Typically for an offense like the one stashed on the South Side of Chicago, being situated at the bottom of the order is quite the damning statement, but it is still June, and maybe we don’t know anything at all yet. The 7-8-9 group was responsible for half of the scoring, and hey look, Dayan Viciedo walked for the first time since May 20.
Tyler Flowers has hit six home runs this season. Two of which came in back-to-back days at the start of the season, and now two more have come in back-to-back days this weekend. A massive, towering fly ball off his bat to left field tied the game 1-1 in the bottom of the third inning.
Gordon Beckham, remarkably only playing his 14th game of the season, capped off a fourth inning rally by lashing a liner into the left field corner. The double brought home Paul Konerko and extended the White Sox lead to 3-1, after a Conor Gillaspie sacrifice fly had broken the tie earlier in the inning.
But there is no talk about the marginal success of the offense ever without another improbably brilliant start pitching performance behind it. Hector Santiago, a non-prospect in a bad farm system, stuck in High-A as a 24 year-old as recently as two years ago, carried the Sox into the seventh inning with only a Coco Crisp solo home run on his tab. Santiago was pulled after walking Josh Reddick with one out in the seventh, and had an unearned run added to his line when Matt Thornton’s pickoff throw to first bounced out of Konerko’s glove.

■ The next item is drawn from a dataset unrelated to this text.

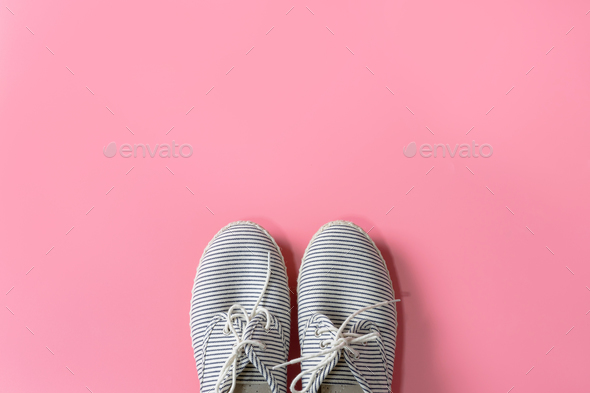 women sneaker isolated on pink background - Stock Photo - Images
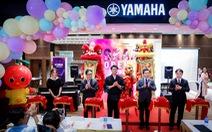 Khai trương trường âm nhạc Yamaha đầu tiên tại Việt Nam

Santiago’s control remains problematic, he did nothing on Sunday to lower the troublesome 1.11 home runs per nine innings average he’s maintained for his career and he still seems reliant on a fastball-changeup combo above all else, which makes him not nearly as effective against lefties as he should be. But the success–like it has for so many seemingly unworthy contributors under Don Cooper’s tutelage–continues, the strikeouts keep coming and the opportunities keep getting earned.
Despite the relative breakthrough, Oakland starter A.J. Griffin started the eighth inning and didn’t crack the 100-pitch barrier until Alex Rios ripped a low-and-in fastball to the second row of the left-center bleachers for the rare White Sox insurance run.
After Matt Thornton got Crisp to pop-out to end the threat in the seventh, the White Sox got to turn to the infallible part of their bullpen, getting two perfect innings and four strikeouts from Jesse Crain and Addison Reed.
Despite another forgettable day at the plate for Conor Gillaspie–he’s been sub-.600 OPS since May 1–he contributed three diving stops at third base and earned himself a post-game interview for his trouble.